Earlier this year, I bumped my wake-up time up by 45 minutes. I did this because I realized I needed to find more time in my life to do all the things I wanted to do, and since the day wasn’t about to sprout extra hours, I needed to recover them from somewhere.
I thought it would be difficult, but since I am a morning person already, I adjusted to the early wake up time fairly well. Typically, if I don’t hit snooze too much, I am at my computer with my cereal and banana by 6AM, WERS on the radio. I give myself a half hour to eat and catch up on the internet. Then, it’s either time to write or go for a run. (I wrote about this a bit on my three-month blogaversary.) It’s worked out great. I can relax, get stuff done — writing or fitness — and usually still afford to walk to work (a 45-minute endeavor) if the weather is good.
The advantage I had in starting this when I did, of course, is that in the spring, each day brings a minute or more of additional sunlight than the day before it. The dawn gets earlier, the sunset gets later, our days are increasingly enriched by daylight.
By the equinox, we enjoy such an embarrassment of daylight riches that we barely notice as those minutes begin slipping away, until one day we’re standing at the bus stop after work, not too late, and we notice the sun almost dipping below the western horizon. Then we remember the hole in our pocket that let those minutes of sunlight slip away the whole time, unbeknownst to us.

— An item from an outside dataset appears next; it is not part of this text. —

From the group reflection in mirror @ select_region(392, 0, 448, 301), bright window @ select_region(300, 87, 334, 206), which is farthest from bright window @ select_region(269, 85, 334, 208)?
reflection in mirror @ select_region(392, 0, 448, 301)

Lately, at 6:30AM, it’s still practically pitch dark — not exactly enticing weather to go out running around Somerville. So I’ve taken to running from my office after work, around 5PM. But after this weekend, when Daylight Saving Time ends, it’ll be pitch black at that time, too. But then, if my calculations are right, 6:30AM should be well lit enough to encourage me to step out of doors for running again. What a yo-yo.
Then there’s the writing. Lately, work has picked up, and I’ve been doing more e-mail-checking and task-completion here at the home office. I am trying to sanctify this early morning time, but it’s easy to see it as a great time to knock items off the ol’ to-do list. And that’s an even more tempting diversion when you’re at a crossroads with your main project, unsure how to proceed.
So, what does all of this mean? It means that no matter how you schedule your life or attempt to reclaim your time, forces outside of your control — be they astronomical or mundane — will intervene. No matter what plan you put into place, you have to be willing to adjust if you’re still committed to your goals. And if your goals seem insurmountable, you’ve just got to find some way of chipping away at them, in whatever space you can find to do so.
Here in these early hours, it’s easy to become pensive. I’m awake a long while before my husband and many of my friends, and the world around me is dark and still, so it’s a very solitary time. I hate overhead light, so I prefer to sit in the dark by the glow of the monitor until the natural light begins to filter through my window, gradually illuminating my space. But if there is one abiding advantage of waking up this early, it is regularly seeing the sunrise out my kitchen window. The picture above was taken this morning. Sure, it ain’t over the Atlantic Ocean, but for a view from Winter Hill, it’s not too shabby at all. And while the amount of time we get to see it each day is ever-changing, the sun always comes. Everything else may change, but you can always can count on that.